Actually, no sensitive detector exists at the moment that can store all the information that tracking/verbose gives you at the G4Step level. If you want to simulate gamma-ray tracking inside a detector in the GRETINA/AGATA style, then this would not be possible. In principle, ParticleSD can read out information about every hit point, but at the moment it does that only for the first step of a particle inside the sensitive detector. Particles are discriminated by their track ID and event ID. To have a 'true' tracking detector, one would need to remove the

if (trackID != getCurrentTrackID() || eventID != getCurrentEventID())
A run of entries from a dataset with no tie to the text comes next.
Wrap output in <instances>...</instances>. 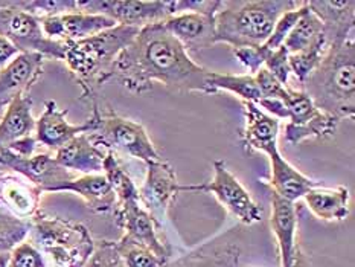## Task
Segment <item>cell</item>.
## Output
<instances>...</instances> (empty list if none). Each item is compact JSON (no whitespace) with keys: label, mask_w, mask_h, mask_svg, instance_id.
I'll return each mask as SVG.
<instances>
[{"label":"cell","mask_w":355,"mask_h":267,"mask_svg":"<svg viewBox=\"0 0 355 267\" xmlns=\"http://www.w3.org/2000/svg\"><path fill=\"white\" fill-rule=\"evenodd\" d=\"M207 69L197 64L160 23L139 29L114 64V76L131 94L142 95L153 83L179 94L206 95Z\"/></svg>","instance_id":"cell-1"},{"label":"cell","mask_w":355,"mask_h":267,"mask_svg":"<svg viewBox=\"0 0 355 267\" xmlns=\"http://www.w3.org/2000/svg\"><path fill=\"white\" fill-rule=\"evenodd\" d=\"M314 105L338 122L355 114V43L329 46L319 66L300 83Z\"/></svg>","instance_id":"cell-2"},{"label":"cell","mask_w":355,"mask_h":267,"mask_svg":"<svg viewBox=\"0 0 355 267\" xmlns=\"http://www.w3.org/2000/svg\"><path fill=\"white\" fill-rule=\"evenodd\" d=\"M137 28L116 25L80 42L66 43L63 61L84 98H95L96 90L114 76V64L122 51L135 40Z\"/></svg>","instance_id":"cell-3"},{"label":"cell","mask_w":355,"mask_h":267,"mask_svg":"<svg viewBox=\"0 0 355 267\" xmlns=\"http://www.w3.org/2000/svg\"><path fill=\"white\" fill-rule=\"evenodd\" d=\"M300 5L293 0H221L214 15L215 43H226L232 49L262 46L277 19Z\"/></svg>","instance_id":"cell-4"},{"label":"cell","mask_w":355,"mask_h":267,"mask_svg":"<svg viewBox=\"0 0 355 267\" xmlns=\"http://www.w3.org/2000/svg\"><path fill=\"white\" fill-rule=\"evenodd\" d=\"M31 232L57 267H83L95 248L86 226L43 212L31 218Z\"/></svg>","instance_id":"cell-5"},{"label":"cell","mask_w":355,"mask_h":267,"mask_svg":"<svg viewBox=\"0 0 355 267\" xmlns=\"http://www.w3.org/2000/svg\"><path fill=\"white\" fill-rule=\"evenodd\" d=\"M94 113L96 128L90 136L103 148L110 151L119 150L131 157L142 160L144 164L162 159L141 122L119 117L112 110L104 114L96 103H94Z\"/></svg>","instance_id":"cell-6"},{"label":"cell","mask_w":355,"mask_h":267,"mask_svg":"<svg viewBox=\"0 0 355 267\" xmlns=\"http://www.w3.org/2000/svg\"><path fill=\"white\" fill-rule=\"evenodd\" d=\"M0 35L8 38L20 53L34 52L60 61L64 58L66 43L46 37L40 19L20 10L14 2H0Z\"/></svg>","instance_id":"cell-7"},{"label":"cell","mask_w":355,"mask_h":267,"mask_svg":"<svg viewBox=\"0 0 355 267\" xmlns=\"http://www.w3.org/2000/svg\"><path fill=\"white\" fill-rule=\"evenodd\" d=\"M78 11L105 15L116 25L141 29L175 15V0H76Z\"/></svg>","instance_id":"cell-8"},{"label":"cell","mask_w":355,"mask_h":267,"mask_svg":"<svg viewBox=\"0 0 355 267\" xmlns=\"http://www.w3.org/2000/svg\"><path fill=\"white\" fill-rule=\"evenodd\" d=\"M182 193H207L214 194L218 202L238 218L241 225L250 226L262 218V208L241 185L235 175L229 171L226 162L215 160L214 178L200 185H182Z\"/></svg>","instance_id":"cell-9"},{"label":"cell","mask_w":355,"mask_h":267,"mask_svg":"<svg viewBox=\"0 0 355 267\" xmlns=\"http://www.w3.org/2000/svg\"><path fill=\"white\" fill-rule=\"evenodd\" d=\"M284 104L290 121L285 126V141L290 145H299L308 139H327L336 133L340 124L336 118L319 110L302 90L290 87Z\"/></svg>","instance_id":"cell-10"},{"label":"cell","mask_w":355,"mask_h":267,"mask_svg":"<svg viewBox=\"0 0 355 267\" xmlns=\"http://www.w3.org/2000/svg\"><path fill=\"white\" fill-rule=\"evenodd\" d=\"M114 217L123 231L121 240L141 244L165 261L173 258V248L166 240L162 223L144 208L141 200L116 205Z\"/></svg>","instance_id":"cell-11"},{"label":"cell","mask_w":355,"mask_h":267,"mask_svg":"<svg viewBox=\"0 0 355 267\" xmlns=\"http://www.w3.org/2000/svg\"><path fill=\"white\" fill-rule=\"evenodd\" d=\"M243 255V234L238 227L227 229L200 244L164 267H238Z\"/></svg>","instance_id":"cell-12"},{"label":"cell","mask_w":355,"mask_h":267,"mask_svg":"<svg viewBox=\"0 0 355 267\" xmlns=\"http://www.w3.org/2000/svg\"><path fill=\"white\" fill-rule=\"evenodd\" d=\"M145 165L146 175L142 187L139 188V200L159 223H164L169 206L182 193V183L177 180L171 164L164 159Z\"/></svg>","instance_id":"cell-13"},{"label":"cell","mask_w":355,"mask_h":267,"mask_svg":"<svg viewBox=\"0 0 355 267\" xmlns=\"http://www.w3.org/2000/svg\"><path fill=\"white\" fill-rule=\"evenodd\" d=\"M0 157L3 160L5 168H10L11 171L25 178L42 193H57L61 187L76 178L75 173L61 166L51 155L19 157L3 151L0 153Z\"/></svg>","instance_id":"cell-14"},{"label":"cell","mask_w":355,"mask_h":267,"mask_svg":"<svg viewBox=\"0 0 355 267\" xmlns=\"http://www.w3.org/2000/svg\"><path fill=\"white\" fill-rule=\"evenodd\" d=\"M67 109H60L57 103L51 101L44 103V110L40 118L35 119V139L43 147L52 151L60 150L75 136L81 133H94L96 128L95 113L84 122V124H71L67 121Z\"/></svg>","instance_id":"cell-15"},{"label":"cell","mask_w":355,"mask_h":267,"mask_svg":"<svg viewBox=\"0 0 355 267\" xmlns=\"http://www.w3.org/2000/svg\"><path fill=\"white\" fill-rule=\"evenodd\" d=\"M40 25L44 35L51 40L60 43H73L116 26V23L105 17V15L75 11L61 15H51V17H42Z\"/></svg>","instance_id":"cell-16"},{"label":"cell","mask_w":355,"mask_h":267,"mask_svg":"<svg viewBox=\"0 0 355 267\" xmlns=\"http://www.w3.org/2000/svg\"><path fill=\"white\" fill-rule=\"evenodd\" d=\"M44 57L40 53H19L0 71V114L15 96L28 94L43 74Z\"/></svg>","instance_id":"cell-17"},{"label":"cell","mask_w":355,"mask_h":267,"mask_svg":"<svg viewBox=\"0 0 355 267\" xmlns=\"http://www.w3.org/2000/svg\"><path fill=\"white\" fill-rule=\"evenodd\" d=\"M162 25L188 53L209 49L215 44L214 15L182 12L165 19Z\"/></svg>","instance_id":"cell-18"},{"label":"cell","mask_w":355,"mask_h":267,"mask_svg":"<svg viewBox=\"0 0 355 267\" xmlns=\"http://www.w3.org/2000/svg\"><path fill=\"white\" fill-rule=\"evenodd\" d=\"M306 6L320 20L328 48L349 40L355 23L354 0H311Z\"/></svg>","instance_id":"cell-19"},{"label":"cell","mask_w":355,"mask_h":267,"mask_svg":"<svg viewBox=\"0 0 355 267\" xmlns=\"http://www.w3.org/2000/svg\"><path fill=\"white\" fill-rule=\"evenodd\" d=\"M107 151L94 141L90 133H81L75 136L60 150L55 151L57 162L72 173L99 174L104 170V160Z\"/></svg>","instance_id":"cell-20"},{"label":"cell","mask_w":355,"mask_h":267,"mask_svg":"<svg viewBox=\"0 0 355 267\" xmlns=\"http://www.w3.org/2000/svg\"><path fill=\"white\" fill-rule=\"evenodd\" d=\"M267 157L270 160V166H272V178L268 180V185L272 188L273 194L295 203L306 193H310L311 189L322 187L318 180L306 178L297 168L293 166L281 155L277 147L270 150L267 153Z\"/></svg>","instance_id":"cell-21"},{"label":"cell","mask_w":355,"mask_h":267,"mask_svg":"<svg viewBox=\"0 0 355 267\" xmlns=\"http://www.w3.org/2000/svg\"><path fill=\"white\" fill-rule=\"evenodd\" d=\"M42 191L21 175L0 174V205L12 216L28 220L40 212Z\"/></svg>","instance_id":"cell-22"},{"label":"cell","mask_w":355,"mask_h":267,"mask_svg":"<svg viewBox=\"0 0 355 267\" xmlns=\"http://www.w3.org/2000/svg\"><path fill=\"white\" fill-rule=\"evenodd\" d=\"M245 127L243 139L247 151L267 153L277 147V136H279V119L270 117L262 112L257 104L243 103Z\"/></svg>","instance_id":"cell-23"},{"label":"cell","mask_w":355,"mask_h":267,"mask_svg":"<svg viewBox=\"0 0 355 267\" xmlns=\"http://www.w3.org/2000/svg\"><path fill=\"white\" fill-rule=\"evenodd\" d=\"M273 234L279 248L281 266L288 267L293 252L297 246V209L296 205L285 198L272 194V217H270Z\"/></svg>","instance_id":"cell-24"},{"label":"cell","mask_w":355,"mask_h":267,"mask_svg":"<svg viewBox=\"0 0 355 267\" xmlns=\"http://www.w3.org/2000/svg\"><path fill=\"white\" fill-rule=\"evenodd\" d=\"M35 133V118L33 117V98L29 94L15 96L0 118V153L11 144Z\"/></svg>","instance_id":"cell-25"},{"label":"cell","mask_w":355,"mask_h":267,"mask_svg":"<svg viewBox=\"0 0 355 267\" xmlns=\"http://www.w3.org/2000/svg\"><path fill=\"white\" fill-rule=\"evenodd\" d=\"M57 193H73L86 202L87 208L94 212H110L116 208V196L103 173L86 174L75 178L61 187Z\"/></svg>","instance_id":"cell-26"},{"label":"cell","mask_w":355,"mask_h":267,"mask_svg":"<svg viewBox=\"0 0 355 267\" xmlns=\"http://www.w3.org/2000/svg\"><path fill=\"white\" fill-rule=\"evenodd\" d=\"M302 198L308 209L320 220L342 221L349 216V189L346 187H318Z\"/></svg>","instance_id":"cell-27"},{"label":"cell","mask_w":355,"mask_h":267,"mask_svg":"<svg viewBox=\"0 0 355 267\" xmlns=\"http://www.w3.org/2000/svg\"><path fill=\"white\" fill-rule=\"evenodd\" d=\"M220 90H226L239 96L243 103L258 104L261 92L253 75H234L207 71L206 75V95H214Z\"/></svg>","instance_id":"cell-28"},{"label":"cell","mask_w":355,"mask_h":267,"mask_svg":"<svg viewBox=\"0 0 355 267\" xmlns=\"http://www.w3.org/2000/svg\"><path fill=\"white\" fill-rule=\"evenodd\" d=\"M323 42L327 43V38L323 35L322 23L306 6L305 12L300 15L295 28L291 29L288 37L285 38L284 48L287 49L288 55H291V53L304 52Z\"/></svg>","instance_id":"cell-29"},{"label":"cell","mask_w":355,"mask_h":267,"mask_svg":"<svg viewBox=\"0 0 355 267\" xmlns=\"http://www.w3.org/2000/svg\"><path fill=\"white\" fill-rule=\"evenodd\" d=\"M31 232V221L12 216L0 205V252H11L25 241Z\"/></svg>","instance_id":"cell-30"},{"label":"cell","mask_w":355,"mask_h":267,"mask_svg":"<svg viewBox=\"0 0 355 267\" xmlns=\"http://www.w3.org/2000/svg\"><path fill=\"white\" fill-rule=\"evenodd\" d=\"M327 51H328V44L323 42L304 52L291 53V55H288L291 74L295 75L300 83H304L308 76L314 72V69L319 66Z\"/></svg>","instance_id":"cell-31"},{"label":"cell","mask_w":355,"mask_h":267,"mask_svg":"<svg viewBox=\"0 0 355 267\" xmlns=\"http://www.w3.org/2000/svg\"><path fill=\"white\" fill-rule=\"evenodd\" d=\"M116 244L125 267H164L168 263L141 244L123 240L116 241Z\"/></svg>","instance_id":"cell-32"},{"label":"cell","mask_w":355,"mask_h":267,"mask_svg":"<svg viewBox=\"0 0 355 267\" xmlns=\"http://www.w3.org/2000/svg\"><path fill=\"white\" fill-rule=\"evenodd\" d=\"M14 3L17 5L20 10L33 14L38 19L78 11L76 0H25V2L20 0V2Z\"/></svg>","instance_id":"cell-33"},{"label":"cell","mask_w":355,"mask_h":267,"mask_svg":"<svg viewBox=\"0 0 355 267\" xmlns=\"http://www.w3.org/2000/svg\"><path fill=\"white\" fill-rule=\"evenodd\" d=\"M305 8H306V2H302V5L296 8V10H291L282 14L281 17L277 19L272 34H270V37L267 38V42L262 44V48L266 51H275L277 48H281V46H284L285 38L288 37L291 29L295 28L297 20L300 19V15L305 12Z\"/></svg>","instance_id":"cell-34"},{"label":"cell","mask_w":355,"mask_h":267,"mask_svg":"<svg viewBox=\"0 0 355 267\" xmlns=\"http://www.w3.org/2000/svg\"><path fill=\"white\" fill-rule=\"evenodd\" d=\"M83 267H125L116 241H98Z\"/></svg>","instance_id":"cell-35"},{"label":"cell","mask_w":355,"mask_h":267,"mask_svg":"<svg viewBox=\"0 0 355 267\" xmlns=\"http://www.w3.org/2000/svg\"><path fill=\"white\" fill-rule=\"evenodd\" d=\"M8 267H48V263L42 250L33 243L21 241L11 250Z\"/></svg>","instance_id":"cell-36"},{"label":"cell","mask_w":355,"mask_h":267,"mask_svg":"<svg viewBox=\"0 0 355 267\" xmlns=\"http://www.w3.org/2000/svg\"><path fill=\"white\" fill-rule=\"evenodd\" d=\"M264 67L281 84L288 86L291 71H290V63H288V52L284 46H281V48H277L275 51L267 52Z\"/></svg>","instance_id":"cell-37"},{"label":"cell","mask_w":355,"mask_h":267,"mask_svg":"<svg viewBox=\"0 0 355 267\" xmlns=\"http://www.w3.org/2000/svg\"><path fill=\"white\" fill-rule=\"evenodd\" d=\"M232 52L239 63L249 71V75L254 76L264 67L268 51H266L262 46H243V48L232 49Z\"/></svg>","instance_id":"cell-38"},{"label":"cell","mask_w":355,"mask_h":267,"mask_svg":"<svg viewBox=\"0 0 355 267\" xmlns=\"http://www.w3.org/2000/svg\"><path fill=\"white\" fill-rule=\"evenodd\" d=\"M254 80H257L258 89L261 92V98H276L281 99V101L287 98L290 87L284 86V84L277 81L266 67H262L261 71L254 75Z\"/></svg>","instance_id":"cell-39"},{"label":"cell","mask_w":355,"mask_h":267,"mask_svg":"<svg viewBox=\"0 0 355 267\" xmlns=\"http://www.w3.org/2000/svg\"><path fill=\"white\" fill-rule=\"evenodd\" d=\"M259 109H264L267 114L273 117L276 119H287L288 113H287V107H285L284 101L276 98H261L259 103L257 104Z\"/></svg>","instance_id":"cell-40"},{"label":"cell","mask_w":355,"mask_h":267,"mask_svg":"<svg viewBox=\"0 0 355 267\" xmlns=\"http://www.w3.org/2000/svg\"><path fill=\"white\" fill-rule=\"evenodd\" d=\"M19 49L15 48V46L8 40V38L0 35V71L5 66H8L11 63V61L19 55Z\"/></svg>","instance_id":"cell-41"},{"label":"cell","mask_w":355,"mask_h":267,"mask_svg":"<svg viewBox=\"0 0 355 267\" xmlns=\"http://www.w3.org/2000/svg\"><path fill=\"white\" fill-rule=\"evenodd\" d=\"M288 267H313L310 257H308L306 252L300 248L299 243H297L295 252H293V257H291V261H290Z\"/></svg>","instance_id":"cell-42"},{"label":"cell","mask_w":355,"mask_h":267,"mask_svg":"<svg viewBox=\"0 0 355 267\" xmlns=\"http://www.w3.org/2000/svg\"><path fill=\"white\" fill-rule=\"evenodd\" d=\"M11 252H0V267H8L10 264Z\"/></svg>","instance_id":"cell-43"},{"label":"cell","mask_w":355,"mask_h":267,"mask_svg":"<svg viewBox=\"0 0 355 267\" xmlns=\"http://www.w3.org/2000/svg\"><path fill=\"white\" fill-rule=\"evenodd\" d=\"M0 165H2V166H3V160H2V157H0Z\"/></svg>","instance_id":"cell-44"}]
</instances>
condition in ParticleSD::ProcessHits.

u-eff-gee commented 5 years ago

I will try to make the limitations of the detector classes more clear in the documentation and implement a real tracking detector. For the NRF experiments usually performed at HIγS, this may be overpowered, but it is nice to have it for debugging.

jvavrek commented 5 years ago

@uga-uga thanks for the update. I agree that a full tracking detector would be overpowered for NRF. I've found that the initial kinetic energy can be a useful diagnostic for efficiencies and fluxes, though, so it's nice to have directly alongside the energy deposition.